Define the grid search parameters

batch_size = [10, 20, 40]
epochs = [10, 50, 100]

Make a dictionary of the grid search parameters

param_grid = dict(batch_size=batch_size, epochs=epochs)

Build and fit the GridSearchCV

grid = GridSearchCV(estimator=model, param_grid=param_grid, cv=KFold(), verbose=10, error_score=‘raise’)
grid_result = grid.fit(X, y)

successfully installed tensorflow version 2.11.0.
Successfully installed tensorflow-metal-0.7.1
Successfully installed tensorflow-macos 2.11.0

/var/folders/2_/9ynm76m50071d99l5fzzwtj40000gn/T/ipykernel_38472/2231714594.py:1: DeprecationWarning: KerasClassifier is deprecated, use Sci-Keras (GitHub - adriangb/scikeras: Scikit-Learn API wrapper for Keras.) instead. See Migrating from tf.keras.wrappers.scikit_learn — SciKeras 0.9.0 documentation for help migrating.
model = KerasClassifier(build_fn=create_model, verbose=0)
2023-03-13 01:32:22.615410: I tensorflow/core/grappler/optimizers/custom_graph_optimizer_registry.cc:114] Plugin optimizer for device_type GPU is enabled.
Fitting 5 folds for each of 9 candidates, totalling 45 fits
[CV 1/5; 1/9] START batch_size=10, epochs=10…
2023-03-13 01:32:22.701841: W tensorflow/core/framework/op_kernel.cc:1830] OP_REQUIRES failed at xla_ops.cc:418 : NOT_FOUND: could not find registered platform with id: 0x14f1e54a0
2023-03-13 01:32:22.701864: W tensorflow/core/framework/op_kernel.cc:1830] OP_REQUIRES failed at xla_ops.cc:418 : NOT_FOUND: could not find registered platform with id: 0x14f1e54a0
2023-03-13 01:32:22.705636: W tensorflow/core/framework/op_kernel.cc:1830] OP_REQUIRES failed at xla_ops.cc:418 : NOT_FOUND: could not find registered platform with id: 0x14f1e54a0
2023-03-13 01:32:22.707270: W tensorflow/core/framework/op_kernel.cc:1830] OP_REQUIRES failed at xla_ops.cc:418 : NOT_FOUND: could not find registered platform with id: 0x14f1e54a0
2023-03-13 01:32:22.708904: W tensorflow/core/framework/op_kernel.cc:1830] OP_REQUIRES failed at xla_ops.cc:418 : NOT_FOUND: could not find registered platform with id: 0x14f1e54a0
2023-03-13 01:32:22.708915: W tensorflow/core/framework/op_kernel.cc:1830] OP_REQUIRES failed at xla_ops.cc:418 : NOT_FOUND: could not find registered platform with id: 0x14f1e54a0

@HARIB,

could not find registered platform with id: 0x14f1e54a0

It appears that there is a problem with your system’s installation or setup of Tensorflow.

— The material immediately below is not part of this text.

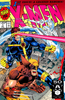 X-men #1 (1991 First Series) WOLVERINE, CYCLOPS, ICEMAN COVER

Could you please share standalone code to reproduce the issue mentioned here?

Thank you!

1 Like

the stand alone code can be found here . hope it helps

@HARIB,

Sorry for the late response.

Successfully installed tensorflow-metal-0.7.1
Successfully installed tensorflow-macos 2.11.0

Here issue with latest version of tfensorflow-macos and tensorlfow-metal. Can you downgrade to tensorflow-macos==2.9 and tensorflow-metal==0.5.0 and let us know? For more details please refer to #721619.

Thank you!

Thank you very much for the info , downgrading to tensorflow-macos==2.9 and tensorflow-metal==0.5.0 did the trick .

I really appreciate your help!

@chunduriv

1 Like

@HARIB,

I am glad your issue is resolved.

I appreciate the confirmation, thank you.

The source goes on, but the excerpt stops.